(Requests)
**1.** In the passage about Castellini and Agent Dowling, to whom was the $30,000 check made out?
**2.** Retype the rows without changes, from the one containing "How far does point (191, 333)" through the last row.

(Given passage)

On April 29, 1999, Castellini and Agent Dowling met at a restaurant in New Jersey, where Dowling gave Castellini a check for $30,000, dated February 8, 1999, and made out to RLC Management, in “payment” for the false consulting invoice Castellini had sent to Agent Dowling. After a two-hour lunch, the two engaged in the following conversation to justify the false invoice:
Agent Dowling: So, and on this thing here, you've chosen 25 percent. Is there anything, if something ever happens, you'll be on my team, and that's what the 25 percent-That's kind of high.
Castellini: If something ever happens, whatever happens, they call me. And I can verify that we consulted. I mean, it's as simple as that. I'm not hiding anything. Did you and I just consult over business ventures and strategies?
Agent Dowling: We've been talking [sic] hiding my money.
Castellini: Did we discuss business strategies?
Agent Dowling: Sure.
Castellini: Yes. We're not lying, are we? Hiding your money is a business strategy, isn't it?
Agent Dowling: You've got a point. That's a great point.

(Task input)
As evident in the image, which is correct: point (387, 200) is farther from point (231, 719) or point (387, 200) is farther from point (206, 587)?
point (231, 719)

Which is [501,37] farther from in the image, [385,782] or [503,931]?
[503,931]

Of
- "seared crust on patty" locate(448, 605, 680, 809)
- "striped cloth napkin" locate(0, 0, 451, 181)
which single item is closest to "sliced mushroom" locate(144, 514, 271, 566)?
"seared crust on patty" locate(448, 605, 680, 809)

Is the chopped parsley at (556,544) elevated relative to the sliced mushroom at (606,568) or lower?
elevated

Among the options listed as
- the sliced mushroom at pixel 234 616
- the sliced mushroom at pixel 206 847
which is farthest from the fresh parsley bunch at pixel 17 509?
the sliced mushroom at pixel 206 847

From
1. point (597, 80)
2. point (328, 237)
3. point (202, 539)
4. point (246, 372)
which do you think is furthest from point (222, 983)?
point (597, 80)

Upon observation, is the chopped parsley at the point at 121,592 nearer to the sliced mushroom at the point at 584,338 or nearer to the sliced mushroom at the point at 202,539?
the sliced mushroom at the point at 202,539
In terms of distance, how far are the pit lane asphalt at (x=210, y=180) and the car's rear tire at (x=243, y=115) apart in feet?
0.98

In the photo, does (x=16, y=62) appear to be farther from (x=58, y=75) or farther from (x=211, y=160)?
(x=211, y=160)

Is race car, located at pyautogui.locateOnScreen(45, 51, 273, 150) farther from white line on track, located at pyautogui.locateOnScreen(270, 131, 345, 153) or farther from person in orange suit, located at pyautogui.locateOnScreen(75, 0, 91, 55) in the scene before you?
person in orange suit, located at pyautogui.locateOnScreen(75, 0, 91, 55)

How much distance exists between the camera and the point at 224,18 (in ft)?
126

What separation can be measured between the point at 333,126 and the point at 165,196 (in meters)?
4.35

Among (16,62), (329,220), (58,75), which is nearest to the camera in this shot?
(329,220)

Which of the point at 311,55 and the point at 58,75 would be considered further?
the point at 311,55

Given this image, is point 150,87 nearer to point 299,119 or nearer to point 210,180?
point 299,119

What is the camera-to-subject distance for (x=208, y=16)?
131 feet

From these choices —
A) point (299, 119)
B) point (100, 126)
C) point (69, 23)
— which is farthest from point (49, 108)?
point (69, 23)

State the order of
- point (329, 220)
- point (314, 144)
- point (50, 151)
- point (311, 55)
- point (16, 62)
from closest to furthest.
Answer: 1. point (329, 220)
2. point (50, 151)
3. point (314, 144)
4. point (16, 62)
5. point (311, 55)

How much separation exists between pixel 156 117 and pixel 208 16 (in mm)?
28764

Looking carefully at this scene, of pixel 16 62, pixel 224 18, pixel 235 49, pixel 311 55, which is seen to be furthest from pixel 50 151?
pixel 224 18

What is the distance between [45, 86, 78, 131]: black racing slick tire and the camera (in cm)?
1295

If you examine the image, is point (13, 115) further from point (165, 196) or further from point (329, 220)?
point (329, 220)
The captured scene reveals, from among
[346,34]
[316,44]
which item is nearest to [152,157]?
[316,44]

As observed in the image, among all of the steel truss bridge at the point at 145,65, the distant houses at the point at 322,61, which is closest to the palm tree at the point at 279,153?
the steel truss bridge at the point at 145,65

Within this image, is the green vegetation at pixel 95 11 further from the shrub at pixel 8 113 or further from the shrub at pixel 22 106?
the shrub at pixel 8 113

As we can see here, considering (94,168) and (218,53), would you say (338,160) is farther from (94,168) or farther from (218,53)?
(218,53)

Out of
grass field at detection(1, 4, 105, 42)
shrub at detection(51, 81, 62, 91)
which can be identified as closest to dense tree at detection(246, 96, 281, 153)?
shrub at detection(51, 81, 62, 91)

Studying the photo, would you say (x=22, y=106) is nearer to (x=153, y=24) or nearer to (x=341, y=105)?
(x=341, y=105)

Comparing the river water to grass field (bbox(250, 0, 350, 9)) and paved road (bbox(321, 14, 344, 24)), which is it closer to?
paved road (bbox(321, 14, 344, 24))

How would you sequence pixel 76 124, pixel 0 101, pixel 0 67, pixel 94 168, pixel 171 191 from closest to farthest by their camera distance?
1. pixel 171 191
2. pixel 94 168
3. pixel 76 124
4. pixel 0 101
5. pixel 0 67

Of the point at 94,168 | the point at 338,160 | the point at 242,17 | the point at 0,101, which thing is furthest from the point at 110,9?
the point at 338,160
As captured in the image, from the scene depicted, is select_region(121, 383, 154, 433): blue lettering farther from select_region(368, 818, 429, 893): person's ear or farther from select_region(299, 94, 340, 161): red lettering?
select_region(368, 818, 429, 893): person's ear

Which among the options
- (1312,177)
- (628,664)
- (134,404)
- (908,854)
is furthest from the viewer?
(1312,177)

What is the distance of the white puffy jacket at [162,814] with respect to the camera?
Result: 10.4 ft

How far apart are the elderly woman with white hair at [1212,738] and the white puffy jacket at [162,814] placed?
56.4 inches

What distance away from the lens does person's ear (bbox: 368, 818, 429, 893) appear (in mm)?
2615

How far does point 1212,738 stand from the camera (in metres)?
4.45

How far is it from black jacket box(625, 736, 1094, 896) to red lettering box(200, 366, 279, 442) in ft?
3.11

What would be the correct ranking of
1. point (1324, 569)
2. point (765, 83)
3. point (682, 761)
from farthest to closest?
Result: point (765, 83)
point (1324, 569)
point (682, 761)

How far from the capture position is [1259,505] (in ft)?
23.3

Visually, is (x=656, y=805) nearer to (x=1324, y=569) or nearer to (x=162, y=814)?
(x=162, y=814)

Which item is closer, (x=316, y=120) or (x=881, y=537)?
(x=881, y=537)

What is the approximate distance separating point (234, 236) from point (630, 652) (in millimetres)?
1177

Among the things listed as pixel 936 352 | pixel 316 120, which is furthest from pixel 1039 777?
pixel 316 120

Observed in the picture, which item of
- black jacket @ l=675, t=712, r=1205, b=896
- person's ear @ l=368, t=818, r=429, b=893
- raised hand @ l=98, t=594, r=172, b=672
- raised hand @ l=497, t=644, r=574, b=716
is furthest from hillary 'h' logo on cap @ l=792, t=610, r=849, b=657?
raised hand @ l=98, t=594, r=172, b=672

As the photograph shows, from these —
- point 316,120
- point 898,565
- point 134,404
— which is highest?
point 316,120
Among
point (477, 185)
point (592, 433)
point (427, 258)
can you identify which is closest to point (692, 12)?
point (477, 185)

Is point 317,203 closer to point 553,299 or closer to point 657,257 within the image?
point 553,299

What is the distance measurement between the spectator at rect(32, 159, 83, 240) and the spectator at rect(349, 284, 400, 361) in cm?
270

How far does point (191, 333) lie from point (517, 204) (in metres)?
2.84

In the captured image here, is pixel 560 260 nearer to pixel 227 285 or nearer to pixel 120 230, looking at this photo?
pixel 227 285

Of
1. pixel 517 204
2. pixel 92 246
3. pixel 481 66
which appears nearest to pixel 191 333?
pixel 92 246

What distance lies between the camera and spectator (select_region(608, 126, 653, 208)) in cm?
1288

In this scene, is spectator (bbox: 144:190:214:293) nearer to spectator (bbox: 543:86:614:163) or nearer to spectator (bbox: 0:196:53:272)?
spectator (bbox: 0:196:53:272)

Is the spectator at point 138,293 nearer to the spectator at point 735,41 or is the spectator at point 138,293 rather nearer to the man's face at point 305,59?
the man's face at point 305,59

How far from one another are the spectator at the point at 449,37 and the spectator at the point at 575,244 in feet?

(Exercise results)
**1.** RLC Management

**2.**
How far does point (191, 333) lie from point (517, 204) (in metres)?
2.84

In the captured image here, is pixel 560 260 nearer to pixel 227 285 or nearer to pixel 120 230, looking at this photo?
pixel 227 285

Of
1. pixel 517 204
2. pixel 92 246
3. pixel 481 66
which appears nearest to pixel 191 333?
pixel 92 246

What distance lies between the camera and spectator (select_region(608, 126, 653, 208)) in cm?
1288

In this scene, is spectator (bbox: 144:190:214:293) nearer to spectator (bbox: 543:86:614:163) or nearer to spectator (bbox: 0:196:53:272)?
spectator (bbox: 0:196:53:272)

Is the spectator at point 138,293 nearer to the spectator at point 735,41 or is the spectator at point 138,293 rather nearer to the man's face at point 305,59?
the man's face at point 305,59

How far from one another are the spectator at the point at 449,37 and the spectator at the point at 575,244 in feet?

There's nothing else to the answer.